Here are the most common causes of treatable hydrocephalus:
A blockage in the head prevents CSF from draining.
The body has problems absorbing CSF.
The body makes too much CSF.
Your doctor may prescribe medication to slow down the flow of CSF temporarily, until the blockage is gone. If this works, your baby may not need other treatment. If your baby needs further treatment, your doctor may perform one of the procedures described below.
A spinal tap may be done if the opening between your baby's ventricle and spinal cord is partially blocked. The blockage is often due to an intraventricular hemorrhage. The doctor may aso do a spinal tap if your baby’s body is making too much CSF. Your doctor inserts a small needle into your baby's back, into the fluid-filled space surrounding the spinal cord. Some CSF is drawn out with this needle. This may relieve some of the pressure on the ventricle, allowing the rest of the fluid to drain.

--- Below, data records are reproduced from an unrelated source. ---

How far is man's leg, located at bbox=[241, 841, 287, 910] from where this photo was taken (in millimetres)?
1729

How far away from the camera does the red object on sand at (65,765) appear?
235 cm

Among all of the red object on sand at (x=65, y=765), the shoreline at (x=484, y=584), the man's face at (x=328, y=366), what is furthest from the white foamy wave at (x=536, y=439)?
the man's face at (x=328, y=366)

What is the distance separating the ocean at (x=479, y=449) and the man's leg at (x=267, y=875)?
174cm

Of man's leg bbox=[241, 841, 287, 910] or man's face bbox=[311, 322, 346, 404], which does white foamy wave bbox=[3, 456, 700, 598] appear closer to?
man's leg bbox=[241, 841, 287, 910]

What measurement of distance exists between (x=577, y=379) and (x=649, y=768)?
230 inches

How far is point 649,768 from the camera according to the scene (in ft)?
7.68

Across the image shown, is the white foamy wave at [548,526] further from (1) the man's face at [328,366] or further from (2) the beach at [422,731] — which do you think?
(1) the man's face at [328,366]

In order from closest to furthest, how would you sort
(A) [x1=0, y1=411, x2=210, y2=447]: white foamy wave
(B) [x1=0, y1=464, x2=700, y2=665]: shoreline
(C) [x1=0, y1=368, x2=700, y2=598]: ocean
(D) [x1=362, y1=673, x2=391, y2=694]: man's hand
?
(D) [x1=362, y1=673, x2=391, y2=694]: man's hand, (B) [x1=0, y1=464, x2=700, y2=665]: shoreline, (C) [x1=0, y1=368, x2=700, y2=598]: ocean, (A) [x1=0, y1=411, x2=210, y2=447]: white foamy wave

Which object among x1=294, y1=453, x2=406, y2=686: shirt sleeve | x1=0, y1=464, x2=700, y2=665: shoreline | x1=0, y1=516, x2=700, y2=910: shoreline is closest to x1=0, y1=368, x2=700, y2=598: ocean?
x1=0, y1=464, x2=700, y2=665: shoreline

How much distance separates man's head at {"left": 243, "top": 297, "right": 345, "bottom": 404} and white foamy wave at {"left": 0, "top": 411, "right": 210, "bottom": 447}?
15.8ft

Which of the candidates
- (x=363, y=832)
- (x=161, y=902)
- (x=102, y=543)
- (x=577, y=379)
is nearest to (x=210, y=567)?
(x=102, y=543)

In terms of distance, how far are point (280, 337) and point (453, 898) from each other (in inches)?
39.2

A ventricular tap may be done if the opening between the ventricle and spinal cord is completely blocked. The doctor places a device similar to a rubber stopper into your baby's skull. This allows access to the ventricle. A health care provider can then draw fluid out of the ventricle with a needle. This may be done as a temporary solution while waiting for the blockage to go away.
A ventricular peritoneal (VP) shunt is a tube that your doctor places inside your baby's brain. The tube is connected to a catheter (thin, flexible tube) that is tunneled through the body to the abdomen. The shunt draws fluid off the brain. The fluid then travels through the catheter and drains into the abdomen, where it is absorbed by the body. The shunt and catheter are enclosed under the skin. They can’t be seen from the outside. They’re permanent, but will need to be replaced as the baby grows.
Hydrocephalus can affect brain development. Damage may range from mild to severe, depending on prompt diagnosis and treatment success. Talk to your doctor about how your baby is likely to progress.